Answer these questions about the thread on compiler code reordering, one per line:
1. Under what condition is the compiler allowed to reorder code?
2. Which keyword do C and C++ have for this purpose?
3. According to the quoted line in the signature, almost all programming can be viewed as an exercise in what?

__PAGE__:
== == ==
On Tue, 3 Dec 2024 13:59:18 +0000, jseigh wrote:

The compiler is allow to reorder code as long as it knows the
reordering can't be observed or detected.

With exceptions enabled, this would allow for almost no code
movement at all.

If there are places
in the code it doesn't know this can't happen it won't optimize
across it, more or less.

The problem is HOW to TELL the COMPILER that these memory references
are "more special" than normal--when languages give few mechanisms.

C and C++ have the 'volatile' keyword for this purpose.

A problem with using volatile is that volatile doesn't do what
most people think it does, especially with respect to what
reordering is or is not allowed.

--
- <Terje.Mathisen at tmsw.no>
"almost all programming can be viewed as an exercise in caching"

--- SoupGate-Win32 v1.05
* Origin: fsxNet Usenet Gateway (21:1/5)

From Tim Rentsch@21:1/5 to Terje Mathisen on Fri Dec 6 07:36:33 2024

Terje Mathisen <terje.mathisen@tmsw.no> writes:

Tim, did you send me a PM to check my email? I responded but then
silence. Could someone be pretending to be you?
== == ==
__EXTRACTED INFORMATION__:
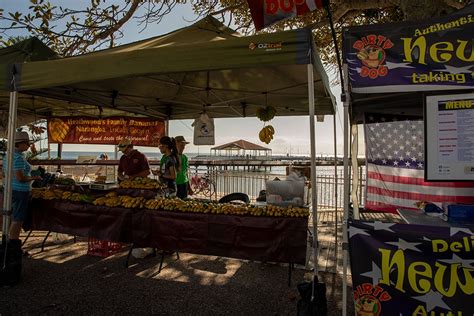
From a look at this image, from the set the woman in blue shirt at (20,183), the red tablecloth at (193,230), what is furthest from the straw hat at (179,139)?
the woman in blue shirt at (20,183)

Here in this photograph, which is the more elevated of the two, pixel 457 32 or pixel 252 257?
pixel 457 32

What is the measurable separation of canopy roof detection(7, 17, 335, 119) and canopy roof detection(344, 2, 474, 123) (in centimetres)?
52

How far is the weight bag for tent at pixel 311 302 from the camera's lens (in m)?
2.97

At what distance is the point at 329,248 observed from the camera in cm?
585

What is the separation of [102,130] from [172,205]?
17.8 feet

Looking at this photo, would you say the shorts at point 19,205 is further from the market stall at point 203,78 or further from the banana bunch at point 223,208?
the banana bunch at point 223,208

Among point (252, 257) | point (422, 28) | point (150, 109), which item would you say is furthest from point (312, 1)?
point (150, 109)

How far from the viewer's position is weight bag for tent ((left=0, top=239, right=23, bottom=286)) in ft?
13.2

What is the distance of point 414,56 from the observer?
== == ==
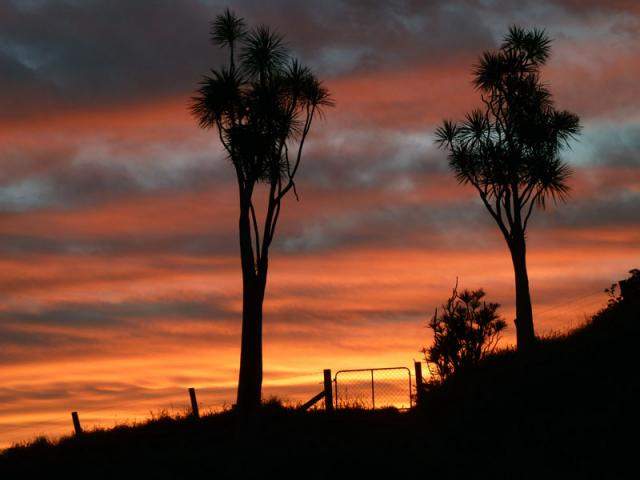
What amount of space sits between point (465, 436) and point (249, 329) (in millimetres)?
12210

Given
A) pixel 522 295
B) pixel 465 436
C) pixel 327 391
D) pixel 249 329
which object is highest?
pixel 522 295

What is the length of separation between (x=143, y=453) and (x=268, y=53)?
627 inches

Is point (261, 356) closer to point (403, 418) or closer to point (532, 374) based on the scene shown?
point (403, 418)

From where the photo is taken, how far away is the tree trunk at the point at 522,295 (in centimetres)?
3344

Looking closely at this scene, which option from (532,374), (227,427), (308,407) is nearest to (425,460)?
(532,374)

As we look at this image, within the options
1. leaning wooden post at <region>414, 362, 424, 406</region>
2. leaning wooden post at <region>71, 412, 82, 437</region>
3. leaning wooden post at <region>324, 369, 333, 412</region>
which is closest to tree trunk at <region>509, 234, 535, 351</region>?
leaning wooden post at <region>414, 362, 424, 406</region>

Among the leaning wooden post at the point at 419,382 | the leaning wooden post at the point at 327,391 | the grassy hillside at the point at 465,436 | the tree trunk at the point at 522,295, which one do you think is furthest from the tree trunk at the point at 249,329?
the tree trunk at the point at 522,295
== == ==
__ANSWER TO THE PROBLEM__:
1. When it knows the reordering can't be observed or detected.
2. The 'volatile' keyword.
3. Caching.